Lui era seduto su una delle sedie vicino alla porta, con la torcia puntata sulla mia faccia in una mano, e la pistola puntata sulla mia faccia nell’altra. Io ero seduto per terra, in un angolo, con le mani legate e distoglievo lo sguardo per evitare la luce che mi accecava. Fuori i grilli cantavano alla luna, e di tanto in tanto si sentiva gracchiare una rana. Per cinque o sei minuti restammo in silenzio. Mi venne in mente di provocarlo per farlo innervosire. Dopotutto era un novellino alle prime armi e se messo sotto pressione avrebbe potuto commettere qualche errore e concedermi la possibilità di disarmarlo. Non mi restava che provare. Anche perché era una di quelle situazioni in cui è più facile parlare piuttosto che tacere.

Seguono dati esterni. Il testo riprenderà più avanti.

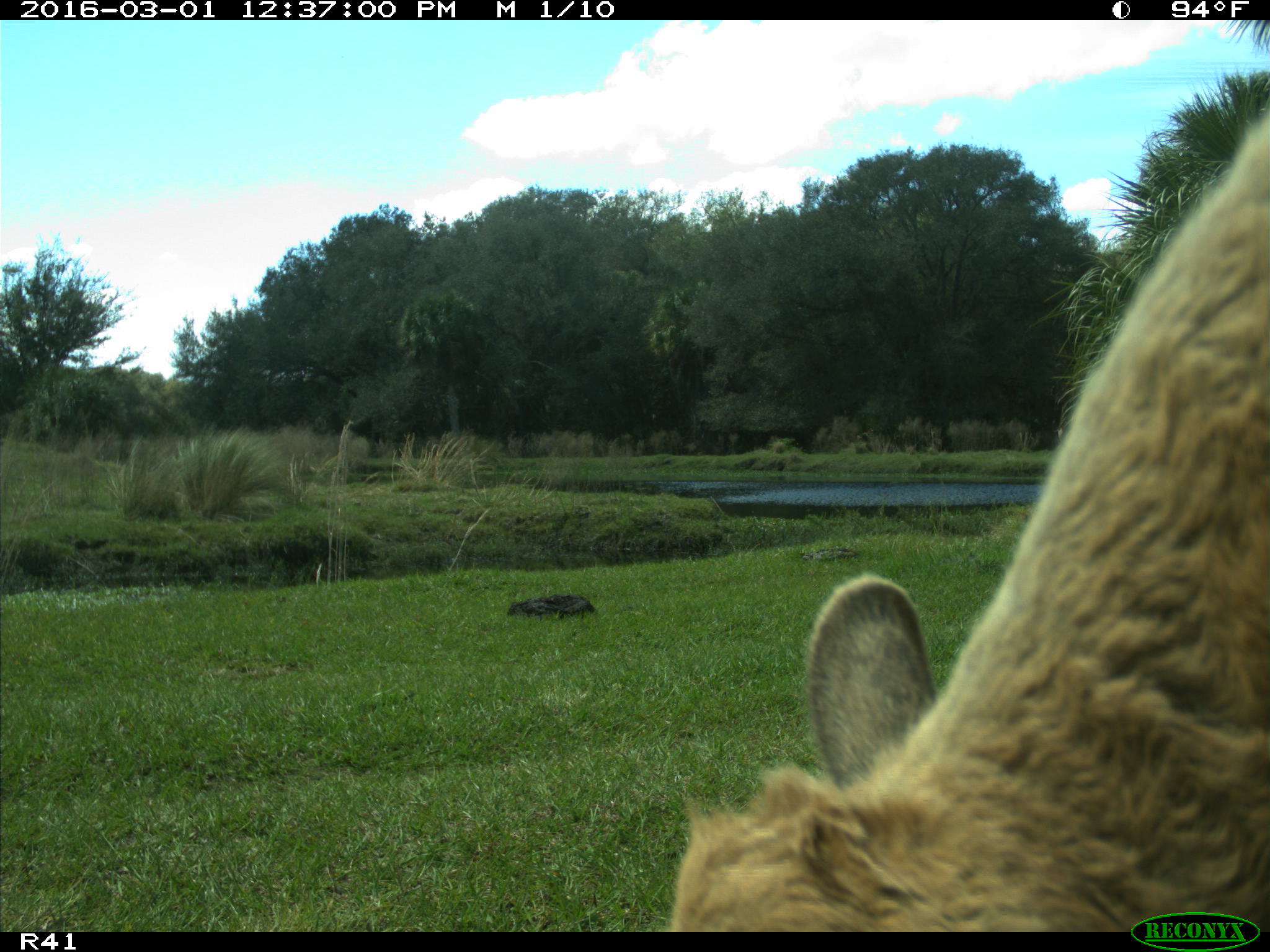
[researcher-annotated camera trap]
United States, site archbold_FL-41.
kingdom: Animalia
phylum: Chordata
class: Mammalia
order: Artiodactyla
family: Bovidae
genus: Bos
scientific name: Bos taurus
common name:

– Ehi, basette a figa di tartaruga! È inutile che mi punti quell’arma addosso. Non avrai mai il fegato di spararmi. Il tuo dovere è tenermi vivo. Se disobbedisci agli ordini, la tua pelle non vale più una cicca. –

– Questo è quello che pensi tu, lingua lunga. Nessuno può ordinarmi quello che devo fare. Se ti scarico questa nella pancia, magari mi danno una medaglia. –

– E allora perché non ci provi figlio di puttana? Ti deve far sentire un padreterno puntare la pistola contro un uomo con le mani legate. –

– Quando vuoi sporco figlio d’un cane di investigatore, dove vuoi. Ti massacro. Prima hai avuto fortuna. –

– E perché non adesso, brufoloso stronzo con le basette a figa di tartaruga. O hai paura che ti faccia cagare sangue un’altra volta? –

Cominciavo a disperare ma senza demordere continuai a insultarlo. Alla fine funzionò. Riuscii a farlo uscire dai gangheri. Fece il secondo errore: appoggiò la torcia sul tavolo in modo da illuminarmi, poi si alzò, infilandosi la pistola nella cintola, e venne verso di me. Si sentiva sicuro perché avevo le mani legate.

– In piedi, bastardo figlio di puttana d’investigatore!- mi gridò con la faccia stravolta. – Ti do una lezione che non te la scordi mai più. –

Mi alzai per fronteggiarlo. Con la luce che gli arrivava da dietro, distinguevo soltanto la sagoma. Prese lo slancio e mi colpì di destro alla mascella con tutte le sue forze. Fu un buon pugno, e per un attimo pensai che mi avesse rotto qualche osso della faccia. Indietreggiai fino a sbattere contro il muro, ma in qualche modo riuscii a restare in equilibrio. Era quello che volevo. Sapevo che se avessi incassato il suo miglior colpo senza cadere lo avrei spaventato. Aveva il sangue agli occhi. In anni di pestaggi probabilmente non aveva incontrato mai nessuno che gli tenesse testa. Il problema dei bulli è proprio questo: passano tanto tempo a prendersela con persone più deboli che quando incontrano un duro che gli tiene testa si spaventano e perdono il controllo. Ripartì alla carica, ma lo fece talmente largo con il secondo pugno che ebbi il tempo di abbassarmi e colpirlo da sotto con le mani legate. Una sorta di pugno raddoppiato. Lo beccai in pieno mento e volò all’indietro sul tavolo, abbattendo la torcia e facendo piombare la stanza nel buio. Corsi verso la porta. Era una notte chiara, illuminata dalla mezzaluna e non c’erano alberi dietro cui nascondersi. Incominciai a correre e, anche se avevo accumulato un po’ di vantaggio, il ragazzo mi stava alle calcagna guadagnando sempre più terreno. Capii che non gli sarei sfuggito. A un tratto piantai i piedi fermandomi di colpo e mi rigirai usando le mie mani legate come un battitore di baseball usa la mazza per colpire la palla. Lo presi in piena corsa, sentii le ossa della sua faccia che si frantumavano. Andò giù a piombo. Ma come un cinghiale ferito si tirò in piedi e ripartì all’attacco. Ormai i miei occhi si erano abituati al buio e vedevo dove ci trovavamo. Schivai il corpo alla carica e tutto finì lì. Era già oltre l’orlo dello scavo, stava cadendo verso il fondo venticinque metri più in basso. Mi occorsero dieci o quindici minuti per calmarmi e riprendere fiato; poi tornai abbastanza lucido per rendermi conto di non potere rimanere lì. Il ritorno degli altri due compari era imminente. Mi allontanai velocemente facilitato dalla luce lunare e raggiunsi la strada.